The artist’s wife said: ‘I know that one time when he was a boy that she came in and I think caught Brint playing with himself maybe, and made him come down in the sitting room and do it in front of them, the family, that she made them all sit there and watch him. Do you follow what I’m saying, Skip?’
The most significant sign of an approaching tornado would be a greenish cast to the ambient light and a sudden drop in pressure that made one’s ears pop.

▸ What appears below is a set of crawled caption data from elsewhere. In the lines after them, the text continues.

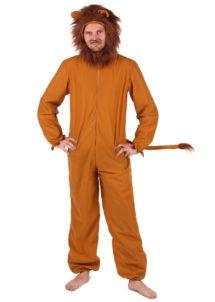 déguisement de lion adulte, costume de lion pour adulte, déguisements animaux adultes, costumes animaux adultes, déguisement lion homme, Déguisement de Lion, Combinaison Capuche Fourrure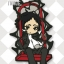Eformed Bungo Stray Dogs - Buranko Rubber Mascot Strap 6Pack BOX(Pre-order) thumbnail 7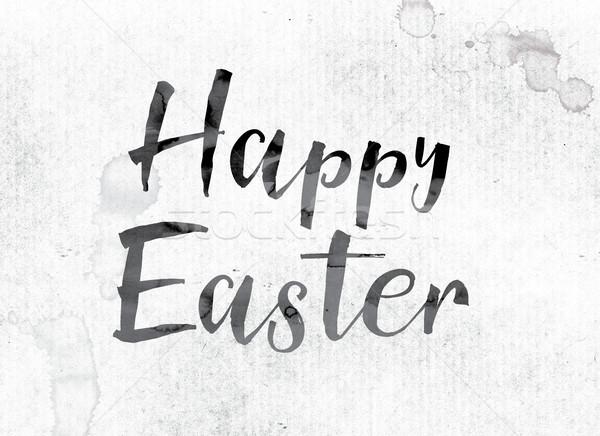 Kellemes húsvétot festett tinta szó vízfesték fehér Stock fotó © enterlinedesign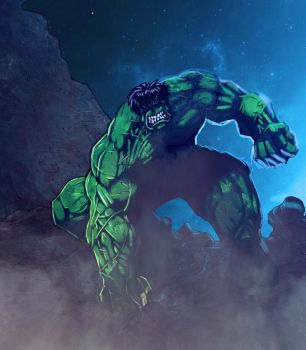 Incredible Hulk by commanderlewis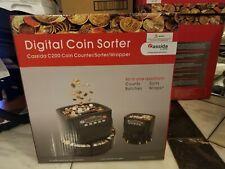 Canadian Cassida C200 Digital Coin Countersorterwrapper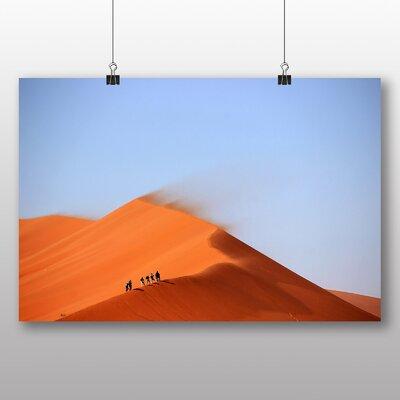 Big Box Art Desert Sand Dune No.4 Photographic Print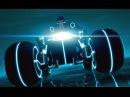Трон: Восстание - Эпизод 2
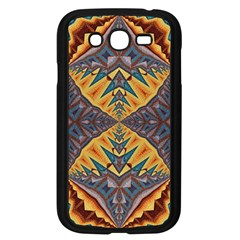 Kaleidoscopic Pattern Colorful Kaleidoscopic Pattern With Fabric Texture Samsung Galaxy Grand DUOS I9082 Case (Black)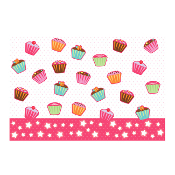 "CUPCAKES - 54"" X 72"" TABLECOVER (24 PACKS) PF-24003"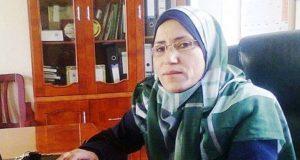 اسرائیلی فوج کی فلسطینی خاتون رکن پارلیمان کی گرفتاری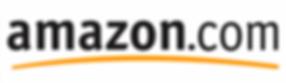 amazon-logo-1998-2000.png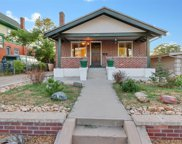2135 South Acoma Street, Denver image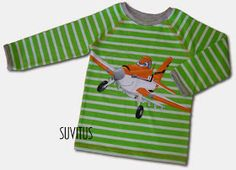 Hand painted Dusty Crophopper shirt to my son. By Suvitus Kids Rugs, Hand Painted, Handmade, Crafts, Shirts, Painting, Inspiration, Clothes, Home Decor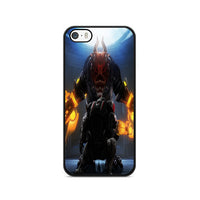 Chained Monster Digital Wallpaper Mass Effect iPhone 5|5S|SE Case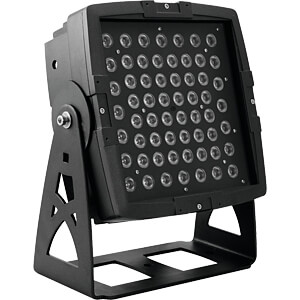 EURO 51914164 - LED IP PAD 60x3W CW/WW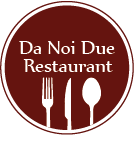 Da Noi Due - Restaurant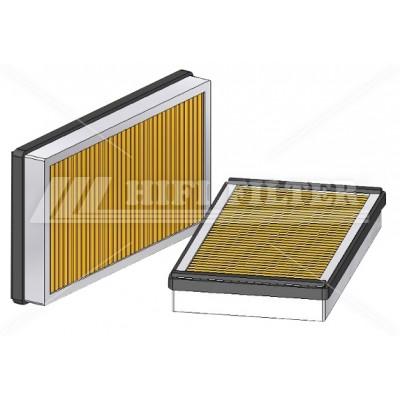 SC 40065 Воздушный фильтр (салонный) HIFI FILTER (SC40065)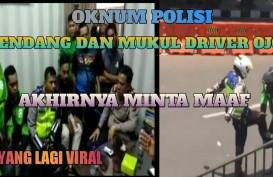 Aipda R Dimutasi, Tendang Pengojek Online saat Amankan Konvoi Jokowi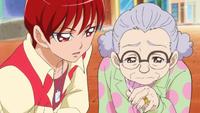 KKPCALM10 Akira with old lady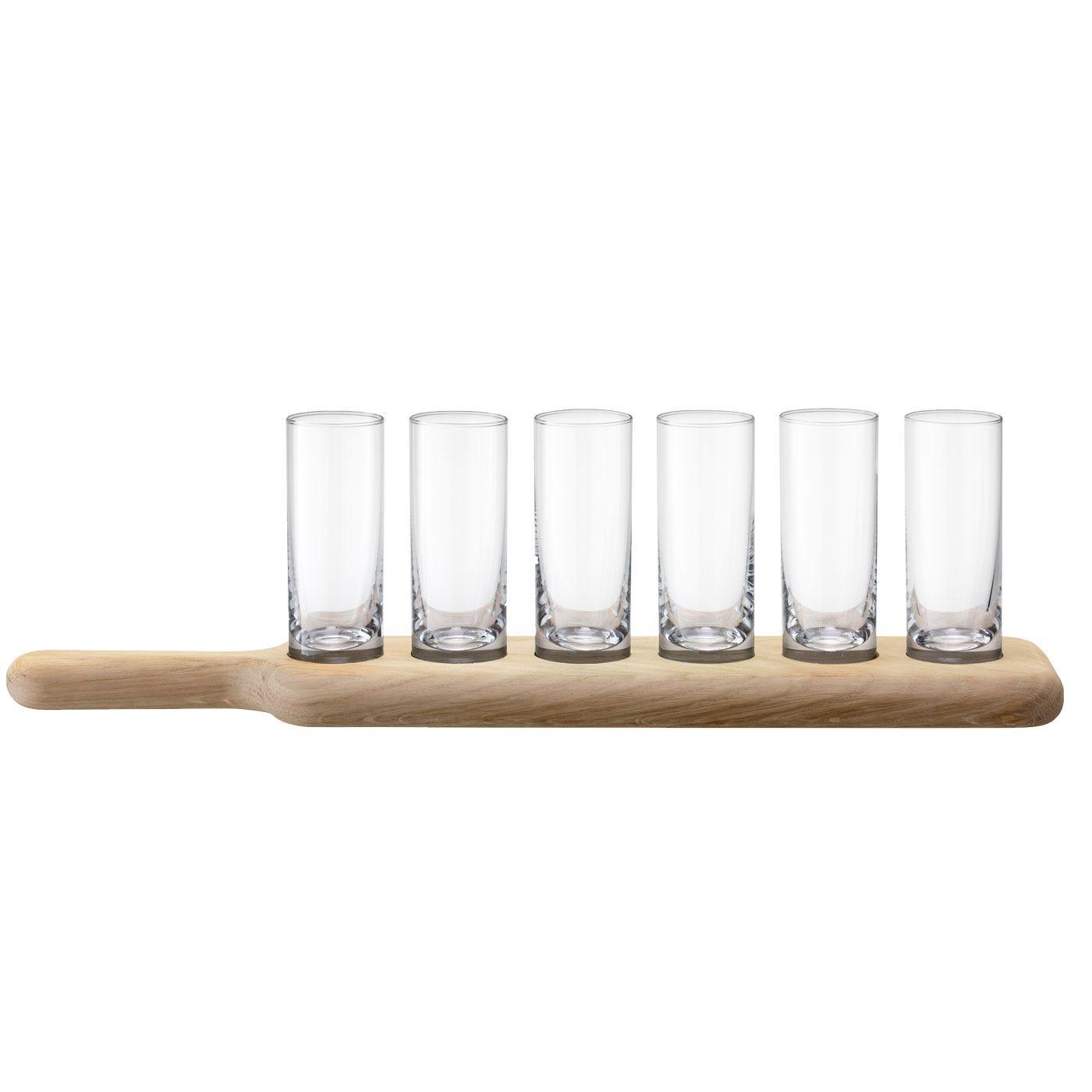Paddle Christmas Vodka Set & Oak Paddle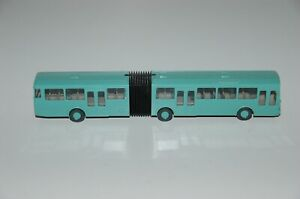 WIKING-1-87-H0-Articulated-Bus-705-with-Driver-Omnibus-Line-Bus-Top-Condition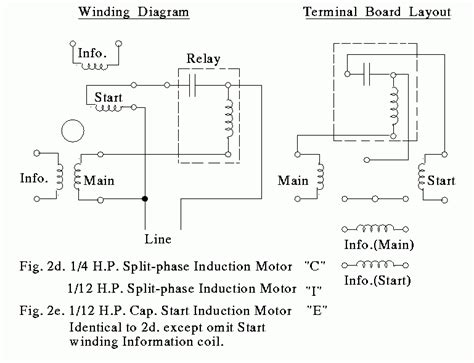 240v motor wiring diagram single phase wiring diagram for single phase 240v motor efcaviation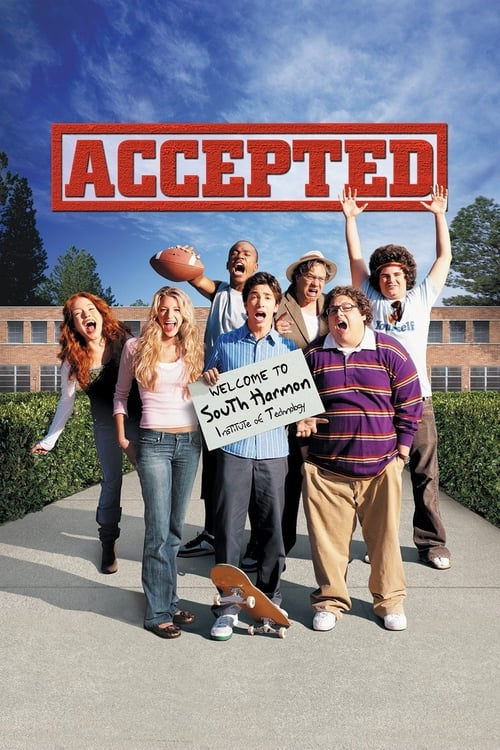 Watch Accepted (2006) Full Movie
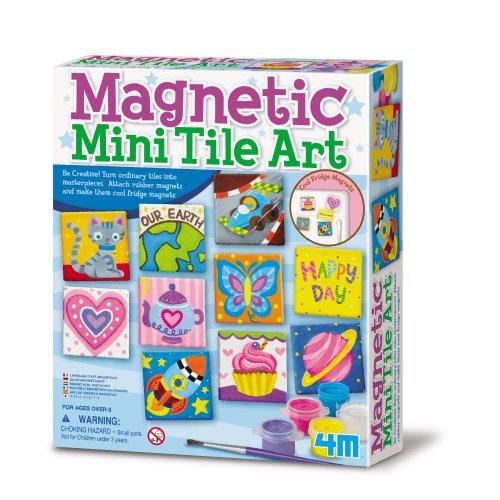 Magnetic Mini Tile Art Creative Set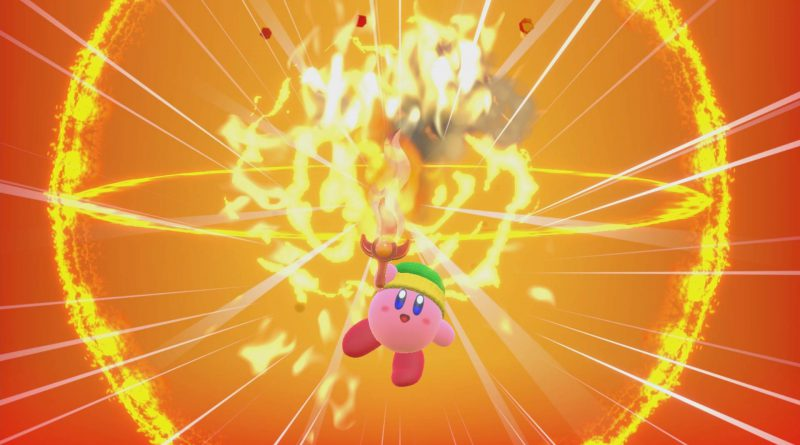 Kirby for Nintendo Switch
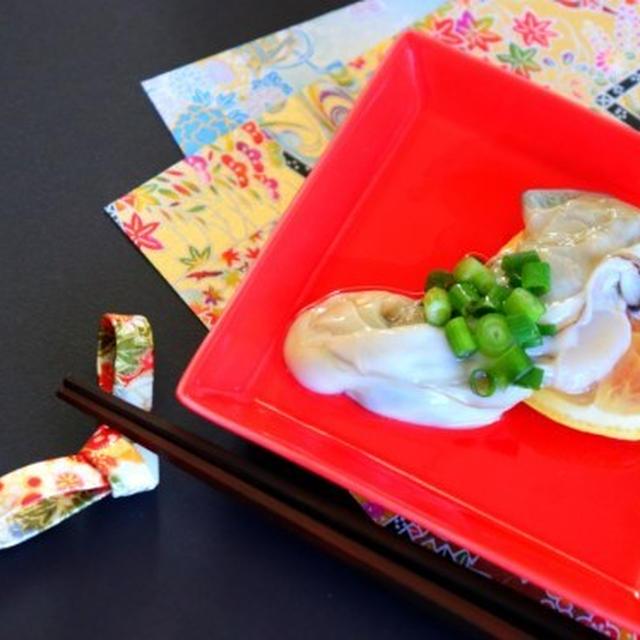 牡蠣の下処理・下ごしらえ – 生食用・加熱用の違いと人気の牡蠣レシピ 料理の基本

‘His daddy didn’t outright abuse him, but he was half crazy,’ Amber said, ‘a deacon. A man under great pressure from his own demons that he wrestled with. And I know one time Brint saw her take and beat a little baby kittycat to death with a skillet for messing on the kitchen floor. When he was in his high chair, watching. A little kittycat. Well,’ she said. ‘What do you suppose a little boy’s toilet training is going to be like with folks like that?’